This page is generated from the benchmark manifests by scripts/generate_metadata.py.
The canonical machine inventory is benchmark-inventory.json, generated
from cases/*/*/case.yaml, cases/*/*/tasks/*.yaml, backlog/*/*/case.yaml,
and backlog/*/*/tasks/*.yaml.
The active suite currently contains 25 cases and 134 task manifests. Of those, 133 tasks are runnable proof tasks with hidden reference proofs; the remaining 1 active task is present in manifests but not runnable.

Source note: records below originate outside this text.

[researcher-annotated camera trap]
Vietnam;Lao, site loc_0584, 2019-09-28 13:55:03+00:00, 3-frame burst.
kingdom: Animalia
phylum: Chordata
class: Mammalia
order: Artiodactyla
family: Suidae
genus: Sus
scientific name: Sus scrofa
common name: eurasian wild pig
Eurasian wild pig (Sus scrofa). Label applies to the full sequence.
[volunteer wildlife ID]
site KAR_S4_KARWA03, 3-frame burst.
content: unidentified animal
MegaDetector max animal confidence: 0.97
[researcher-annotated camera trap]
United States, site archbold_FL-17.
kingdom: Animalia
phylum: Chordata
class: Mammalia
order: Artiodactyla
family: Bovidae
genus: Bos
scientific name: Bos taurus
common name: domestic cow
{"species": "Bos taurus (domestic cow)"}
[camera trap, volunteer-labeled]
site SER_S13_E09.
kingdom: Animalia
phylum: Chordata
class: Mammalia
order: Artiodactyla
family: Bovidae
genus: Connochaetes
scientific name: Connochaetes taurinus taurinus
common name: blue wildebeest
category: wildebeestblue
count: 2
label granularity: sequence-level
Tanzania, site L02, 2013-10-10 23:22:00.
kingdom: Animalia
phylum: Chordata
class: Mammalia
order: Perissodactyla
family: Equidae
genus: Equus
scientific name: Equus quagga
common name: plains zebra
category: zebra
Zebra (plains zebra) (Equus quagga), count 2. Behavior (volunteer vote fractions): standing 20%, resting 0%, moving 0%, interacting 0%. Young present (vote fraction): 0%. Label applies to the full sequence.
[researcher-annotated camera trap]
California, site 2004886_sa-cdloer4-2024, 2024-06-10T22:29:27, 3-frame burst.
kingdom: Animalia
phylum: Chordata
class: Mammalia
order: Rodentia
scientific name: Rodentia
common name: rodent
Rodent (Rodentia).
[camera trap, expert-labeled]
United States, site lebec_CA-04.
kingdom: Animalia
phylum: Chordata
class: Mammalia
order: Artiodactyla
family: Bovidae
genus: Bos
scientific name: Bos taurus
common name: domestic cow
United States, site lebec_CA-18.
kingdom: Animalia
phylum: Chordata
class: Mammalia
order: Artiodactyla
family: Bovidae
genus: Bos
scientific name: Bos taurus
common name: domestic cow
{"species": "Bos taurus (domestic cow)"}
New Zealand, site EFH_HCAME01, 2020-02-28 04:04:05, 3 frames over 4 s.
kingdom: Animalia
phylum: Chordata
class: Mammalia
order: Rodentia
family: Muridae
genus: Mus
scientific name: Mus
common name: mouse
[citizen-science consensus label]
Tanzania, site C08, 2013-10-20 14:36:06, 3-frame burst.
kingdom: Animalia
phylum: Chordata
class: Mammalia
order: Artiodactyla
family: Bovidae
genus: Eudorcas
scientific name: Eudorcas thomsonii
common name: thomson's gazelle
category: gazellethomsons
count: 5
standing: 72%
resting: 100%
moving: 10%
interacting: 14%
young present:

| Case | Runnable Tasks | Case Proof Status |
|---|---|---|
alchemix/earmark_conservation |
5 | complete |
balancer/reclamm_swap_rounding |
1 | complete |
cork/pool_solvency |
1 | partial |
damn_vulnerable_defi/side_entrance |
5 | partial |
ethereum/deposit_contract_minimal |
5 | partial |
forgeyields/global_solvency |
7 | complete |
ipor/plasma_vault_redeem_split |
2 | complete |
kleros/sortition_trees |
6 | partial |
lagoon/guardrails |
3 | complete |
lido/vaulthub_locked |
5 | partial |
nexus_mutual/ramm_price_band |
4 | partial |
onedelta/caller_address_integrity |
10 | complete |
paladin_votes/stream_recovery_claim_usdc |
26 | complete |
piku/fund_conservation |
4 | complete |
polaris/bonding_curve |
0 | complete |
polygon/agglayer_bridge |
2 | complete |
reserve/auction_price_band |
4 | complete |
rootstock/flyover_quote_lifecycle |
3 | complete |
safe/owner_manager_reach |
15 | complete |
term_finance/term_auction_clearing |
0 | proof |
termmax/order_v2_buy_xt_single_segment |
1 | complete |
usual/dao_collateral |
5 | complete |
wildcat/borrow_liquidity_safety |
1 | complete |
zama/erc7984_confidential_token |
11 | partial |
zodiac/roles_decoder_faithfulness |
3 | complete |
Backlog cases are not part of the default active suite, but the runnable backlog tasks are still checked for hidden reference proofs. The backlog currently has 8 runnable tasks across openzeppelin/erc4626_virtual_offset_deposit and uniswap_v2/pair_fee_adjusted_swap.
Blocked backlog cases with no runnable tasks: usual/placeholder.
Benchmark/GeneratedPreview/ is a staging area produced by
scripts/generate_task_skeletons.py --preview. Files there are not evaluated
unless a task manifest points to a corresponding Benchmark/Generated/...
editable proof file. Backlog manifests are likewise outside the default active
suite until promoted into cases/.
proof_status: complete at case level means the case family is fully covered
by runnable tasks. proof_status: partial means the broader family is not yet
fully covered; it does not mean the listed runnable tasks lack hidden reference
proofs.
The suite is strongest on accounting, state preservation, storage effects, linked-list ownership structures, and solvency invariants. It is thinner on reentrancy beyond modeled guards, oracle manipulation, governance and timelock properties, temporal or liveness properties, cross-contract compositional reasoning, cryptographic assumptions, and adversarial EVM-level behavior.